Passage.
= = = = =
Twin Cities Prosecutors Roll Out New Marijuana Policies
Both offices stop short of policies implemented elsewhere to not charge marijuana possession
Daniel Nichanian | March 21, 2019
This article originally appeared on The Appeal, which hosted The Political Report project.
Both offices stop short of policies implemented elsewhere to not charge marijuana possession
The two county attorneys of Minnesota’s Twin Cities have announced new policies on how their offices will handle the prosecution of marijuana-related offenses.
Hennepin County (Minneapolis)
County Attorney Mike Freeman issued a memo in August, which he presented at a news conference last week. The memo first addresses marijuana possession. Since possession of less than 42.5 grams is a misdemeanor handled at the city level, Freeman’s memo addresses cases above 42.5 grams, which are felonies. His policy is that people arrested for possession will be asked to complete diversion programs, either as a condition for charges to not be filed at all (if possession is under 100 grams) or as a condition for charges to be dropped.
= = = = =
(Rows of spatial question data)
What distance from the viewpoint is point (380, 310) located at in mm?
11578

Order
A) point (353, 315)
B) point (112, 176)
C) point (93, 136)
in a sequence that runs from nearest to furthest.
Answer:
= = = = =
Problem description.
Answer these questions from the article on Twin Cities marijuana policies:
1. On what date was the article published?
2. In which publication did the article originally appear?
3. Below what amount of possession can completing a diversion program mean charges are not filed at all?
The lines play no role here.

The completed task.
1. March 21, 2019
2. The Appeal
3. 100 grams